# eclipse 3.4 Build id: I20080617-2000 schneidet code ab ?



## X-Builder (22. Aug 2008)

Hallo,

ich bin mir jetzt nicht 100% sicher obs am update liegt oder nicht, aber wenn ich einige Warnungen fixe mit strg+1 danach ist plötzlich der komplette gefixte Bereich gelöscht? d.h. von meinen 300 Zeilen fängt die Zählung dann ab 280 an, noch komishcer ist wenn ich nochmals was fixe sehe ich plötzliche nur die zeilen 70 - 90 ?? d.h. die wurden vorher nicht gelöscht?? Das krasseste ist, dass sich das programm voll ausführen lässt obwohl nur 20 codezeilen sichtbar sind  :lol:  :lol:  :lol:  :lol:  :lol: 

blickt das jemand? oder ist das featureritis von eclipse?


----------



## maki (22. Aug 2008)

Du interessierst dich wirklich für Probleme in nightly builds?

Nachtrag: Kommando zurück, ist kein Nightly Build. Habe denselben Build aber kein derartiges Problem.


----------



## Natorion (22. Aug 2008)

Blöde Frage: sind die Codeblöcke "eingeklappt"?, auf der Seite das mit + und -


----------



## Roar (22. Aug 2008)

oder hast du den "zeige nur aktuelle methode" knopp aktiviert? :?


----------



## X-Builder (22. Aug 2008)

Roar hat gesagt.:
			
		

> oder hast du den "zeige nur aktuelle methode" knopp aktiviert? :?
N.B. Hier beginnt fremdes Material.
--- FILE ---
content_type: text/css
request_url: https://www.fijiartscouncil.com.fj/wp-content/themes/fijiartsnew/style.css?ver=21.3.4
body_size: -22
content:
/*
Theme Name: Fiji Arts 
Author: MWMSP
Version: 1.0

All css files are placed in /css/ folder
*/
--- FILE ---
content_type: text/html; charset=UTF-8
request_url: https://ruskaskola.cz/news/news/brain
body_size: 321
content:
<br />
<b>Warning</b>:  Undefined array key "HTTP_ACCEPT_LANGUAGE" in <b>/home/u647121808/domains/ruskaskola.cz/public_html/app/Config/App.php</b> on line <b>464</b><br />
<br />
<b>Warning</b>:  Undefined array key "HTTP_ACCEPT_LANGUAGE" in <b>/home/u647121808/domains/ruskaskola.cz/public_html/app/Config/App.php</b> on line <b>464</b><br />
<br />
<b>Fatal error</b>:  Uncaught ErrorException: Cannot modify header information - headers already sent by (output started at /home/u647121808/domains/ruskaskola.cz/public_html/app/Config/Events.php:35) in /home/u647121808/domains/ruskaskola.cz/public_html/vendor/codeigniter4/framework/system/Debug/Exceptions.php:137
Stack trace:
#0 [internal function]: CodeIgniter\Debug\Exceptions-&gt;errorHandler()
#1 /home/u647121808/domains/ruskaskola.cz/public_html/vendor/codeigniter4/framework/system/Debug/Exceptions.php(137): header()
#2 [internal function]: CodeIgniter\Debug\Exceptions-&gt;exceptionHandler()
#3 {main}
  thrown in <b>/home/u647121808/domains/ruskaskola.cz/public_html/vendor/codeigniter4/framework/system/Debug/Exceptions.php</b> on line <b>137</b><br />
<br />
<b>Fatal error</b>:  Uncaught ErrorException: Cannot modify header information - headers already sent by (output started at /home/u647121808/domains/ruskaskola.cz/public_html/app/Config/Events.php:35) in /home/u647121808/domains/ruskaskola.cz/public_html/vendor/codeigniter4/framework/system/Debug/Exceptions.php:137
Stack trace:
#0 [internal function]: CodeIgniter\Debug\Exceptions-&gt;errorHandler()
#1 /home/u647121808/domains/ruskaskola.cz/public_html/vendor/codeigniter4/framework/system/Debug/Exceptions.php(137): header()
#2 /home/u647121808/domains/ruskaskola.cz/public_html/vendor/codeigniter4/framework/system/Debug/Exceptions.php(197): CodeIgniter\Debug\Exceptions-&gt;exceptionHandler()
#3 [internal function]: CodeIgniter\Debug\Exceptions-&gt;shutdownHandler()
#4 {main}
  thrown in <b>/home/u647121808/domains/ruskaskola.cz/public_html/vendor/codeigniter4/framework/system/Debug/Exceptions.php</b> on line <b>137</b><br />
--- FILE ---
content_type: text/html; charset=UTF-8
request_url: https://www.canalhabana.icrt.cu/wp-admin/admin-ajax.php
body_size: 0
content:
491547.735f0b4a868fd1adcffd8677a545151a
 stimmt ich sehe immer nur die aktuelle methode... komisch wie hat sich das aktiviert?


----------



## SlaterB (22. Aug 2008)

oben in der Button-Leiste gibts eine Option rechts neben der, die wie ein Pinsel aussieht


----------



## X-Builder (23. Aug 2008)

SlaterB hat gesagt.:
			
		

> oben in der Button-Leiste gibts eine Option rechts neben der, die wie ein Pinsel aussieht



finde da nichts  was das Problem behebt. Habe alle buttons gedrückt...


----------